Required work: Turn the data below into a Markdown table with the columns "Row" and "Line," numbering each nonblank line and skipping blank ones. Leave the pictures out of your table.

Records for the task:
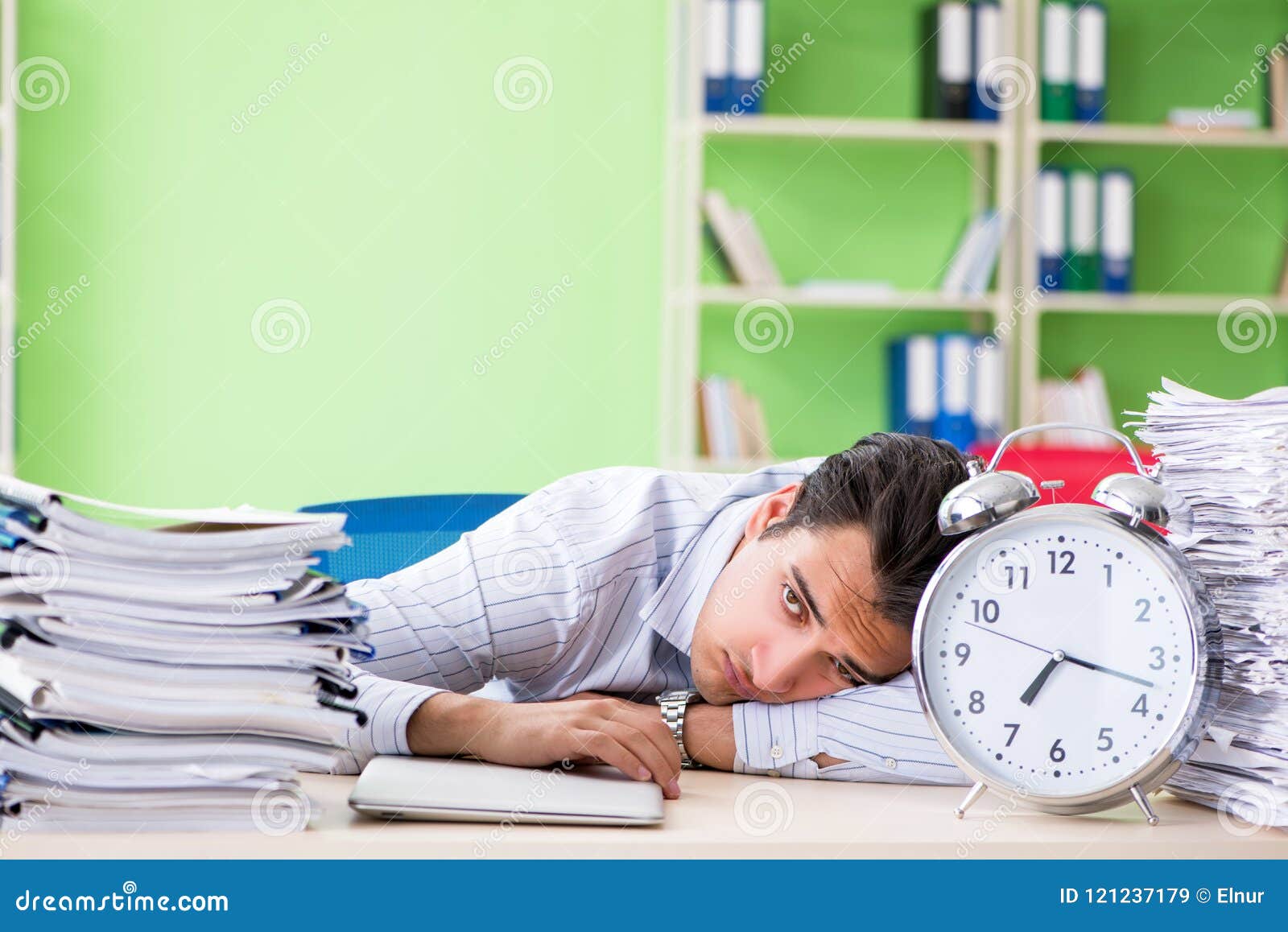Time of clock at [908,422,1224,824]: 7:17
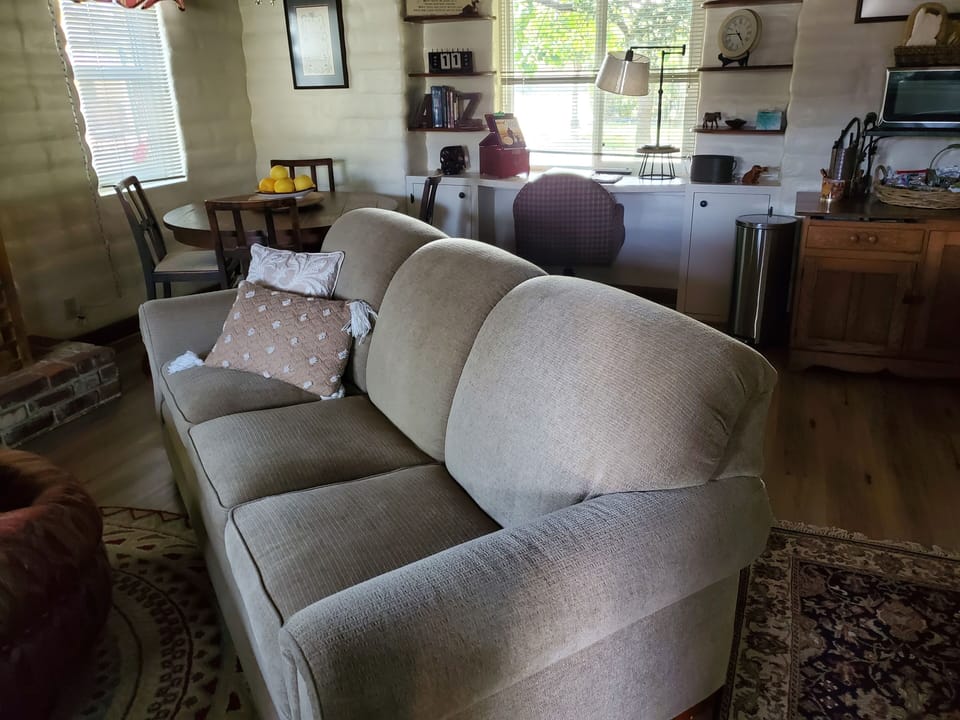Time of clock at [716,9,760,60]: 4:45
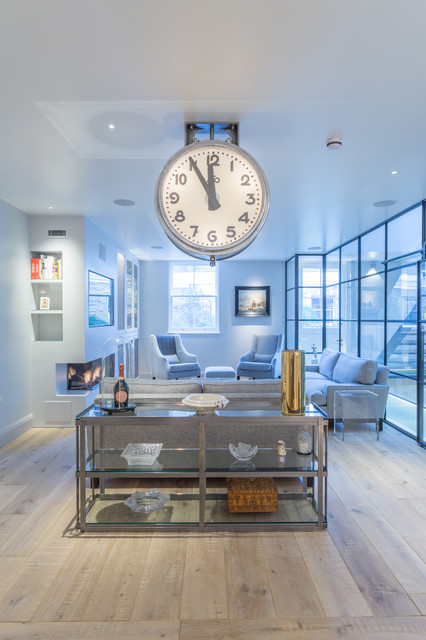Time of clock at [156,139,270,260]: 11:55
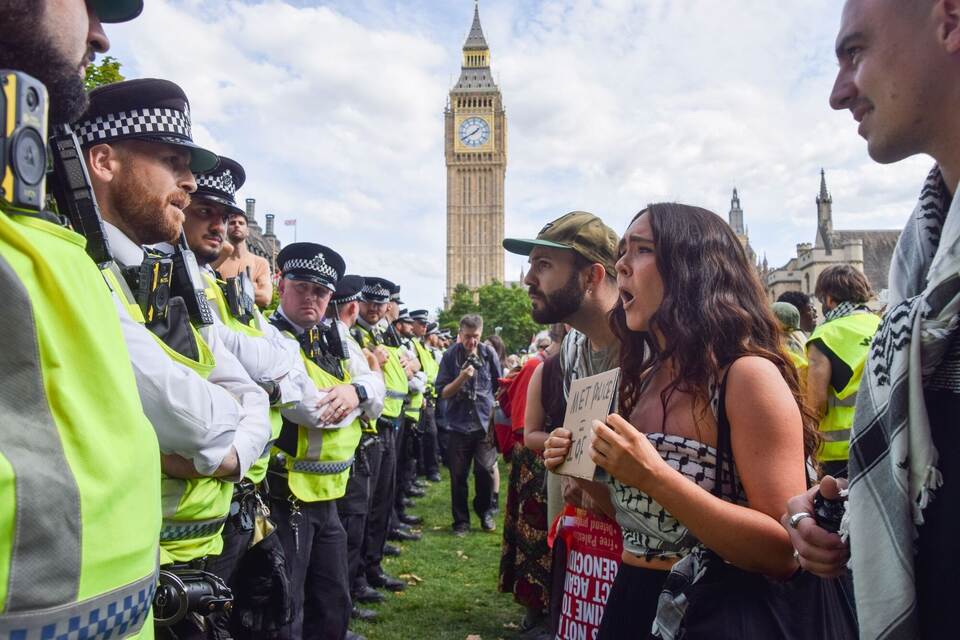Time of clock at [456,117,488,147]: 1:40
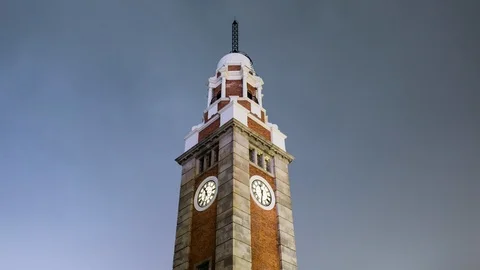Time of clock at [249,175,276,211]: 11:32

Exercise solution:
| Row | Line |
|---|---|
| 1 | Time of clock at [908,422,1224,824]: 7:17 |
| 2 | Time of clock at [716,9,760,60]: 4:45 |
| 3 | Time of clock at [156,139,270,260]: 11:55 |
| 4 | Time of clock at [456,117,488,147]: 1:40 |
| 5 | Time of clock at [249,175,276,211]: 11:32 |